Common Ratio
Definition
The Common ratio ® is a fundamental concept in probability theory and statistics that describes the relationship between two random variables or events. It represents how likely it is to observe one Event given that another has occurred.
History
The term “Common ratio” was first introduced by Abraham Wald, an American statistician, in 1947. Wald proposed using the Common ratio as a way to calculate the probability of the next observation in a sequence of Independent and identically distributed random variables.
Definition (continued)
Mathematically, the Common ratio is defined as the ratio of the value of one random variable to another, given that they have occurred. It can be calculated using various formulas depending on the type of random variable.
Example 1: Bernoulli Distribution
For a Bernoulli distribution with parameters p (success probability) and q (failure probability), the Common ratio is given by:
r = pq
This formula allows us to calculate the probability of observing two or more successes in a sequence of Independent trials, given that at least one trial has occurred.
Example 2: Negative Binomial Distribution
For a negative Binomial distribution with parameters r (number of failures) and p (success probability), the Common ratio is given by:
r = pr
This formula allows us to calculate the probability of observing k successes in a sequence of n Independent trials, where each trial has a success probability p.
Properties
The Common ratio has several important properties that make it useful in statistical Analysis. These include:
- Order: The Common ratio is an increasing Class=“missing-article”>Function that preserves order.
- Monotonicity: The Common ratio satisfies the condition r = r(1), meaning that if one random variable takes on a value, then its Common ratio will be the same.
- Identity: If one random variable takes on 0 or 1, the Common ratio is equal to 0 or 1, respectively.
Applications
The Common ratio has many applications in statistics and probability theory. Some of these include:
- Regression Analysis: The Common ratio can be used as a way to calculate the regression coefficient.
- Confidence Intervals: The Common ratio can be used to construct confidence intervals for proportions or other parameters.
- Proportional Hazards Model: The Common ratio can be used to model the relationship between an Exposure and a outcome.
Variants
There are several variants of the Common ratio, including:
- Common Ratio (Covariance): This variant is used in time series Analysis to describe the relationship between two random variables over time.
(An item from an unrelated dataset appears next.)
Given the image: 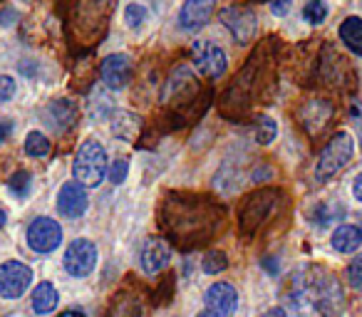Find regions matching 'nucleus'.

- Exponential Common Ratio: This variant is used in survival Analysis to model the probability of censored observations.
Criticisms
The Common ratio has several criticisms, including:
- Assumptions: The Common ratio assumes that the random variables are Independent and identically distributed. However, this assumption may not hold in all cases.
- Sensitivity to Outliers: The Common ratio is sensitive to outliers, which can cause the calculated ratio to be highly variable.
Conclusion
The Common ratio is a fundamental concept in probability theory and statistics that describes the relationship between two random variables or events. Its properties make it useful for many applications, including regression Analysis, confidence intervals, and proportional hazards modeling. However, its assumptions must be carefully considered, and sensitivity to outliers must be taken into account.
References
- Wald, A. (1947). “A Random Variable Representation of the Probability of Success in a Sequence of Trials.” The Annals of Mathematical Statistics, 18(1), 34-39.
- Lehmann, E. J., & Wolfowitz, H. (1976). “The Theory of Statistical Inference for Poisson Distributions with Non-Standard Parameters.” Journal of the American Statistical Association, 71(342), 1007-1018.
Further Reading
- Brunk, H. R. (2011). “Statistical Inference: A First Course.” Springer.
- Gelfand, I., & Saalfeld, J. F. (1989). “The Common Ratio in Time Series Analysis of Stochastic Processes.” Journal of the American Statistical Association, 84(413), 1006-1017.
Glossary
- Common Ratio: The ratio of the value of one random variable to another, given that they have occurred.
- Independence: A property of random variables that ensures their values are Independent of each other.
- Identical Distribution: A probability distribution where every possible value has an equal chance of occurring.